Credit rating bureaus affect more intensely those who rely on credit and installments. Having that in mind, it is easier to understand why so many people take so long to pay their debts. The general idea is that you still keep your income (except in cases of overdraft usage) and there is no official measure that allows banks and financial institutions to deduct money straight from your bank account in order to make you pay for your debts.
Credit will be denied to you while your tax ID is still on credit rating bureaus, but it is important to say that the remark to your tax ID will expire after five years. After that, you will be able to apply for credit again (at least in theory) regardless on having paid your debts or not. For this reason, it is very common to have people making a major purchase they can not afford (such as home furnishing) and simply do not paying for it, as they know that five years later, they will be able to do the same thing again.
Of course, being in debt is an annoying situation, as daily phone calls and several letters a month can increase your level of stress. Besides, having credit denied can be very shameful for some people. However, specially among lower classes, it is very common to have someone who you can rely on. For example, let's say you want to buy a new refrigerator in installments, but your tax ID is registered on a credit rating bureau. You can easily ask a friend or relative who has credit available to buy it for you and then instead of paying the store, you pay your friend. This is very common in Brazil and an evidence that many people do not care whether they are in debt or not. Actually, many of them see it as a clever thing to do, as you are pretty much getting something for free.

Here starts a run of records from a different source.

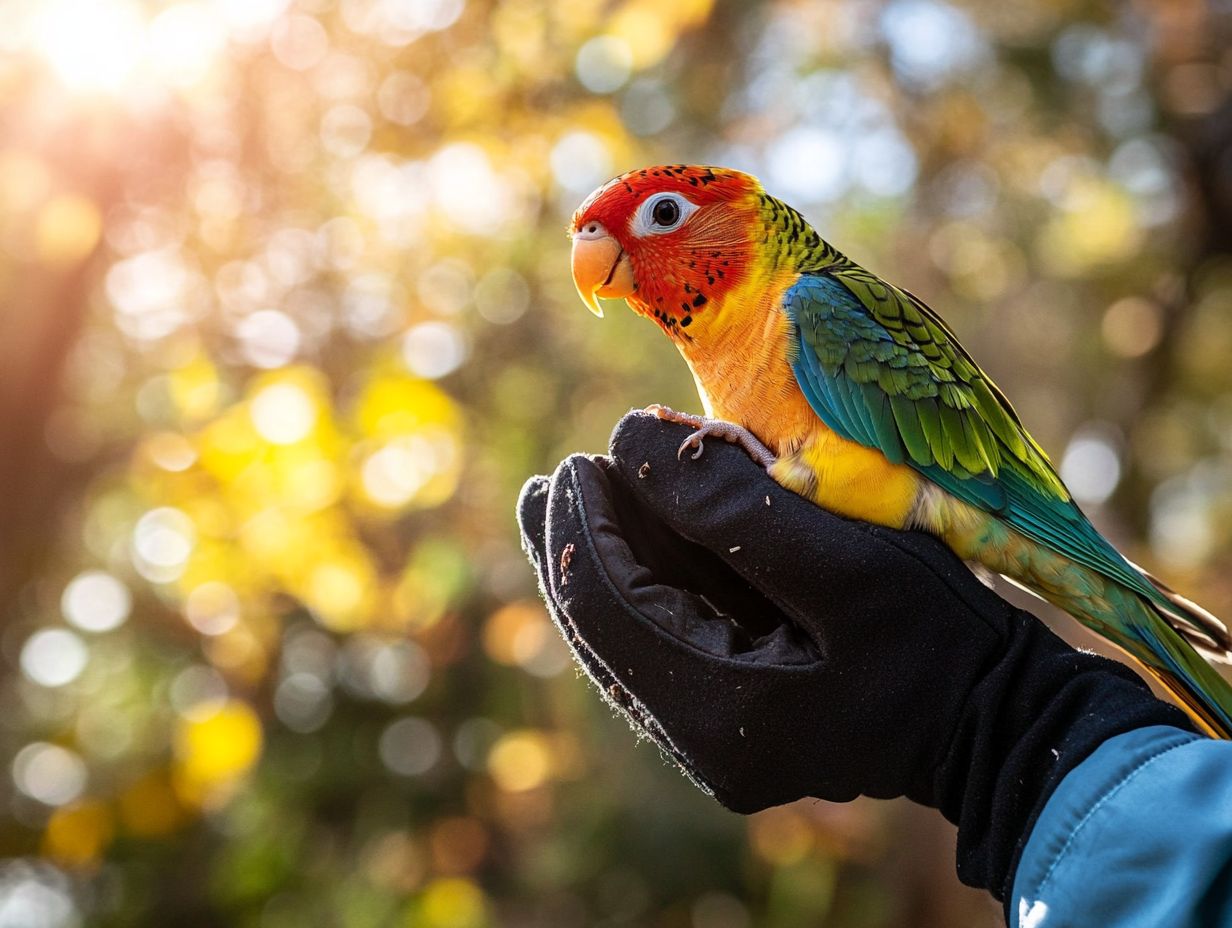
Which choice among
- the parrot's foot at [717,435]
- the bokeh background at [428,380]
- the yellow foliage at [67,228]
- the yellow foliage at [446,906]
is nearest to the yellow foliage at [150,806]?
the bokeh background at [428,380]

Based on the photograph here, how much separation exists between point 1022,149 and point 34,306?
8.21m

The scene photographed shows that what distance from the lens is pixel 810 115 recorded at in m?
7.95

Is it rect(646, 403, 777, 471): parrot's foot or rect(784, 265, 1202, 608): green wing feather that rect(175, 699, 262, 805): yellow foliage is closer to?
rect(646, 403, 777, 471): parrot's foot

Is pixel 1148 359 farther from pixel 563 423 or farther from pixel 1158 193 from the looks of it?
pixel 563 423

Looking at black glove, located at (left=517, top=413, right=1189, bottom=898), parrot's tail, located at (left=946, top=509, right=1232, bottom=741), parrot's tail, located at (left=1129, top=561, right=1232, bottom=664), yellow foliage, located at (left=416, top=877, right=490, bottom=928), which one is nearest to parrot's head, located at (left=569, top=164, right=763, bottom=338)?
black glove, located at (left=517, top=413, right=1189, bottom=898)

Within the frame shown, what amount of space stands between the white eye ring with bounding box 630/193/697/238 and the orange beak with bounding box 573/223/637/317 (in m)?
0.08

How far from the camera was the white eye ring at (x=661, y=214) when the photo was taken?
8.47ft

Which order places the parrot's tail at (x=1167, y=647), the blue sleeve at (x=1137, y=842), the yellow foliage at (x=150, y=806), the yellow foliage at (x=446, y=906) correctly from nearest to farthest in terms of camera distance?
the blue sleeve at (x=1137, y=842) → the parrot's tail at (x=1167, y=647) → the yellow foliage at (x=446, y=906) → the yellow foliage at (x=150, y=806)

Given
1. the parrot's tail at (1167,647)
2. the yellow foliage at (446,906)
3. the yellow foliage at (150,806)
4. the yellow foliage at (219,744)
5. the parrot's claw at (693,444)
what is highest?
the parrot's claw at (693,444)

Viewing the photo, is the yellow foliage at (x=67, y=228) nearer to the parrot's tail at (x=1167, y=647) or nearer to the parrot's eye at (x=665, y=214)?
the parrot's eye at (x=665, y=214)

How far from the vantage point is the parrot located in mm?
2312

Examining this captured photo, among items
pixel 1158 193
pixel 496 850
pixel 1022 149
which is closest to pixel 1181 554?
pixel 1158 193

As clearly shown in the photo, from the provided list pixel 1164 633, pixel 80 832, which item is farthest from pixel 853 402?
pixel 80 832

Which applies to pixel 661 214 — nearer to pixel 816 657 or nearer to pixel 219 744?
pixel 816 657
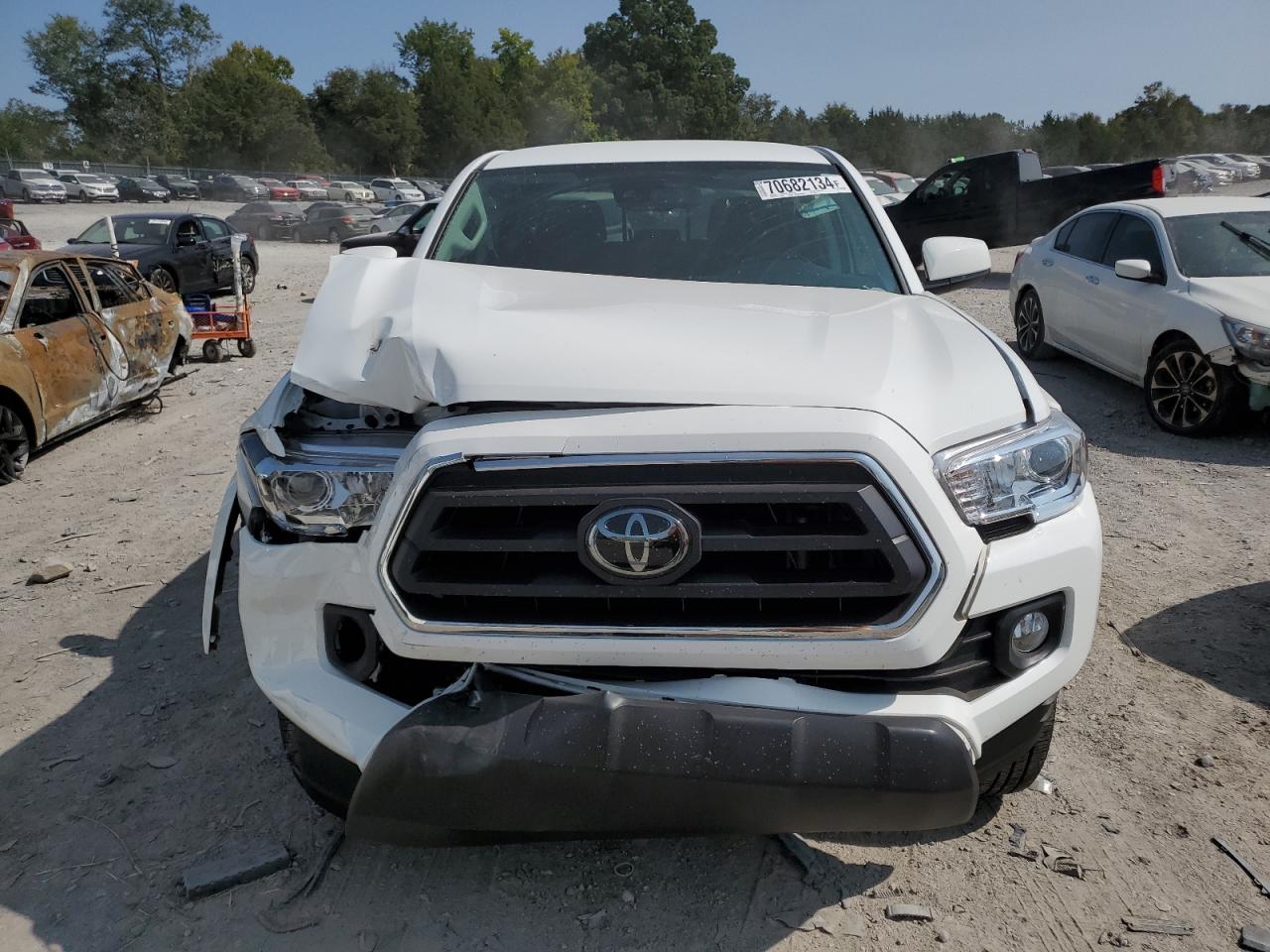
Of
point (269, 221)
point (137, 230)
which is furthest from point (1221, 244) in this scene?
point (269, 221)

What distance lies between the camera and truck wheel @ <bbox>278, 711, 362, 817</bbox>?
2.28 metres

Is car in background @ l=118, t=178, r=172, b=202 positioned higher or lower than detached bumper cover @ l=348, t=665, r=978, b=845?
lower

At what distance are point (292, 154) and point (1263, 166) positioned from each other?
64.4 meters

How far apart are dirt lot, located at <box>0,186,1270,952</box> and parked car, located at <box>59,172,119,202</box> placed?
5284cm

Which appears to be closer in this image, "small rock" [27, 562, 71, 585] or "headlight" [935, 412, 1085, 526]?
"headlight" [935, 412, 1085, 526]

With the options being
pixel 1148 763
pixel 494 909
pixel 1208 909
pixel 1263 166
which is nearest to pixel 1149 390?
pixel 1148 763

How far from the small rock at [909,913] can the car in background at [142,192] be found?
5785 centimetres

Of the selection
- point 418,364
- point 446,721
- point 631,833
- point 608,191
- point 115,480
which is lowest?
point 115,480

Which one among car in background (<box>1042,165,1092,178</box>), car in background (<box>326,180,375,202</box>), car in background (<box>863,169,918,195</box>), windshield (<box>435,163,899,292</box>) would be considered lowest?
car in background (<box>326,180,375,202</box>)

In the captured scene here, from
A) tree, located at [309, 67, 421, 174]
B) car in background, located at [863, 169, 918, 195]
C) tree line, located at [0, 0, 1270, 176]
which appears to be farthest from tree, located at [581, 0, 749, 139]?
car in background, located at [863, 169, 918, 195]

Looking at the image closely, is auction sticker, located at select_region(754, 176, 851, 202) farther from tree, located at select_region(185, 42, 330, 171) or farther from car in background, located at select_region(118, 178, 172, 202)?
tree, located at select_region(185, 42, 330, 171)

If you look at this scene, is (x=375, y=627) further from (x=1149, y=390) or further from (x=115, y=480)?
(x=1149, y=390)

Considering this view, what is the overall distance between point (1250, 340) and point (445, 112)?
80.1 metres

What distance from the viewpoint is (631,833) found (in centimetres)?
209
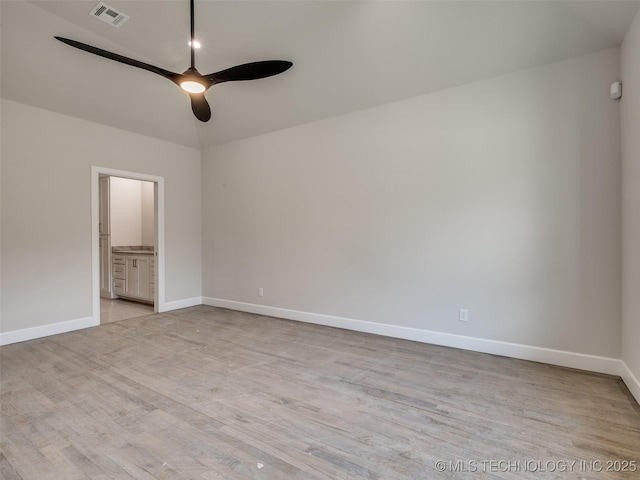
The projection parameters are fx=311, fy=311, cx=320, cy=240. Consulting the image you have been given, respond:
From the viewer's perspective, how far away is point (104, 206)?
591 centimetres

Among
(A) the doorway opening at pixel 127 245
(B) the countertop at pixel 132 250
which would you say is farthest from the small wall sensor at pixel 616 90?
(B) the countertop at pixel 132 250

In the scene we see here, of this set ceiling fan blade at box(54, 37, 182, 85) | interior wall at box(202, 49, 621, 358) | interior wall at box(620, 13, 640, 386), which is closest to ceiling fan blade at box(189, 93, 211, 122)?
ceiling fan blade at box(54, 37, 182, 85)

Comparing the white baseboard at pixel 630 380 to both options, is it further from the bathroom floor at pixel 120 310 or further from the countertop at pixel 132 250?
the countertop at pixel 132 250

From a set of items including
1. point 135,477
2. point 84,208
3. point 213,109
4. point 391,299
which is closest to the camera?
point 135,477

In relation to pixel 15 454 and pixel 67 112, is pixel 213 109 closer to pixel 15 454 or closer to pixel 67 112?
pixel 67 112

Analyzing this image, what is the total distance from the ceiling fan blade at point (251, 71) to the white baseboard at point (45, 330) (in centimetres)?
341

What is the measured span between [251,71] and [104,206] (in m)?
4.99

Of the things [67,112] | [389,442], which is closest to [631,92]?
[389,442]

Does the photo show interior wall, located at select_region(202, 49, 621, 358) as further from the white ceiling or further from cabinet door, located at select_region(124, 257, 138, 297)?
cabinet door, located at select_region(124, 257, 138, 297)

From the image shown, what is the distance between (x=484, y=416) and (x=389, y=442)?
0.70 meters

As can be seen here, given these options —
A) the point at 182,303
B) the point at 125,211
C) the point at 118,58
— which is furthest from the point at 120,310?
the point at 118,58

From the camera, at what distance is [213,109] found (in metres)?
4.28

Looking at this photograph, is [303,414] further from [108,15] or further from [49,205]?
[49,205]

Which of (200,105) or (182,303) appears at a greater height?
(200,105)
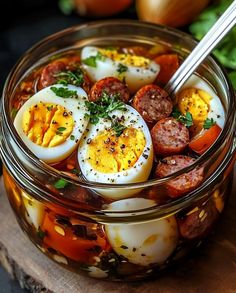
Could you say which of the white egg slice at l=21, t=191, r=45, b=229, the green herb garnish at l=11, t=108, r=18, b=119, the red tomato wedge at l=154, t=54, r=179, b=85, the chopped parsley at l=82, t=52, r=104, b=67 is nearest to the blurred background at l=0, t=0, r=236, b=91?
the red tomato wedge at l=154, t=54, r=179, b=85

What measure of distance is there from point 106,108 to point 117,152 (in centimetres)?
12

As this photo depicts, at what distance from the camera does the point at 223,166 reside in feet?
4.22

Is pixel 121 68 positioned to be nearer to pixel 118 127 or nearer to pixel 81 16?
pixel 118 127

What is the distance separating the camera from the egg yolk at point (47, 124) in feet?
4.27

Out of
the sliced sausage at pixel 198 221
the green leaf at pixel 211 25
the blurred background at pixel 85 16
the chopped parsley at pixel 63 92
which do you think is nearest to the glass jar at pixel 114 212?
the sliced sausage at pixel 198 221

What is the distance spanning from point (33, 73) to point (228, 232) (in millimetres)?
575

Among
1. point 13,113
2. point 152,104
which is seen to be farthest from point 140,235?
point 13,113

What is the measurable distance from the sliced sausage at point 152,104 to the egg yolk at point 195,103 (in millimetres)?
43

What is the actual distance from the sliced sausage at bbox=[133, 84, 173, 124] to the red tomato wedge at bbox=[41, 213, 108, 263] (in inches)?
10.6

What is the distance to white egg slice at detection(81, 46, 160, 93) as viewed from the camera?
145 cm

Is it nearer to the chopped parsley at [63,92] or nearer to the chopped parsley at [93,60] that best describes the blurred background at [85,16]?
the chopped parsley at [93,60]

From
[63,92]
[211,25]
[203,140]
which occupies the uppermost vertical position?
[211,25]

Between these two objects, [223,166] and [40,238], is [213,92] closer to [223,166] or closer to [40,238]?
[223,166]

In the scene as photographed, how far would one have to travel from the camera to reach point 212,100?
139 centimetres
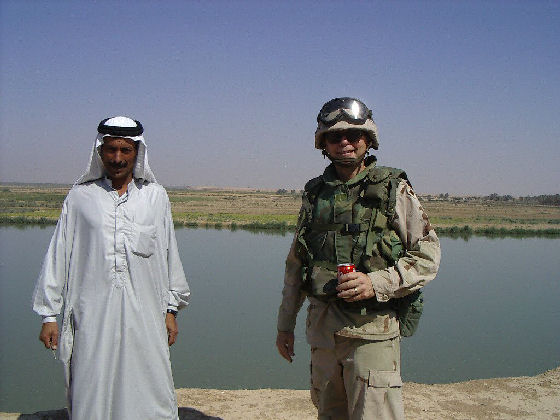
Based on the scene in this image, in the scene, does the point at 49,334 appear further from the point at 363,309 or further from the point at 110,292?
the point at 363,309

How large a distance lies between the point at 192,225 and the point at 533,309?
22.8 m

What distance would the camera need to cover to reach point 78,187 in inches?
107

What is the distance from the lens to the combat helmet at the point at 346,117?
7.80 feet

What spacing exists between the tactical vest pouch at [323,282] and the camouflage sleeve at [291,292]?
0.62 feet

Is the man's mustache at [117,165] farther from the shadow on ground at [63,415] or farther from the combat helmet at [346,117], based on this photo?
the shadow on ground at [63,415]

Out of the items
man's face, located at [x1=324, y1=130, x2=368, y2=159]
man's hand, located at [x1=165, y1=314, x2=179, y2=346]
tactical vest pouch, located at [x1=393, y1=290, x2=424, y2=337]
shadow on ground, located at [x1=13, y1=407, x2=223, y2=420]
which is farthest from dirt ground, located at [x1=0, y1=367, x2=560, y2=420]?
man's face, located at [x1=324, y1=130, x2=368, y2=159]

In some extreme cases, assets can be confiscated. Essential assets, however, can not be pledged. Among them are:
- The house where the person in debt is living (it does not include second homes)
- Any income used to support the family
- Savings up to 40 minimum salaries
It is also important to say that debt collectors can not embarrass, threat or interfere with the indebted work or rest. In this scenario, it is considerably hard for companies to regain what they have lost. As an attempt to “punish” bad payers, creditors have kept a list of bad payers for about 20 years, so even when indebted individuals are done with credit rating bureaus, they will still have problems when applying to a credit card or to a purchase in installments.
As you can see, debt collection in Brazil is very restricted and creditors do not have many options. With the rise of millions of people to class C and with increasing levels of insolvency, the only option banks and creditors have is to rise interest rates. Such practice has led to many comments about a possible credit bubble in Brazil.
When creditors realize that phone calls and warnings are not having the desired effect, they hire a company specialized in debt collection. This usually happens when the debt has expired 90 days. These debt collection companies are known for a more aggressive (and sometimes illegal) approach, as in many cases it causes embarrassment to the indebted, appealing to threats and coercion, besides interfering with his rest and work.
Debt collection agencies in Brazil have no tools to work with, so the only advantage is the routine and the know-how they can offer, as it can be very expensive to allocate sales people to work with debt collection.